##### Data extracts

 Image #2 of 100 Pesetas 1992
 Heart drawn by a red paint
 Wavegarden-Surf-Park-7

##########
##### Data extracts

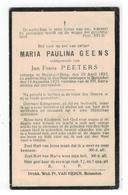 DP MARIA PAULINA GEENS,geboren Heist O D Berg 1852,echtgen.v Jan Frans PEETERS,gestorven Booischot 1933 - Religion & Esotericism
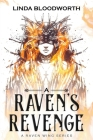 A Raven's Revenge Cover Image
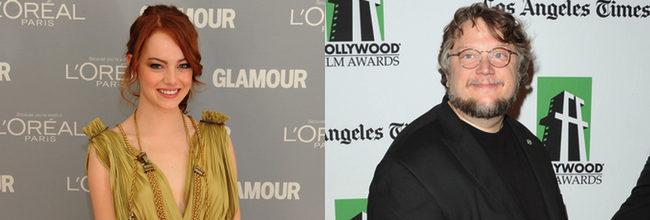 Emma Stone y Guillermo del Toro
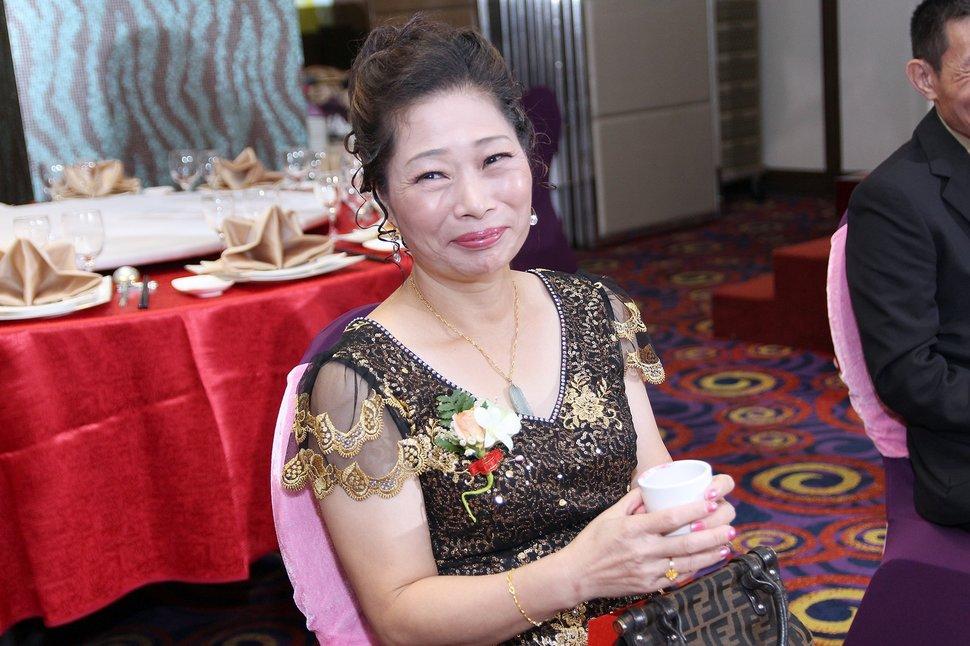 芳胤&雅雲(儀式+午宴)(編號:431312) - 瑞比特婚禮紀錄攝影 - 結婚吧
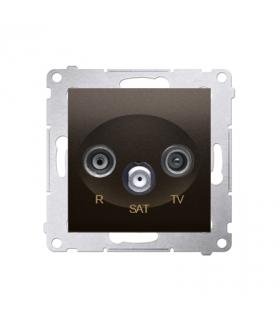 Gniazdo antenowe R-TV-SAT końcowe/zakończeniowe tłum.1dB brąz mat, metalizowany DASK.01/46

##########

> Work request
Your answer should be the lines above, word for word, from the line with "A Raven's Revenge Cover Image" through the line with "Gniazdo antenowe R-TV-SAT", minus the pictures.

> Final answer
 A Raven's Revenge Cover Image
 Emma Stone y Guillermo del Toro
 芳胤&雅雲(儀式+午宴)(編號:431312) - 瑞比特婚禮紀錄攝影 - 結婚吧
 Gniazdo antenowe R-TV-SAT końcowe/zakończeniowe tłum.1dB brąz mat, metalizowany DASK.01/46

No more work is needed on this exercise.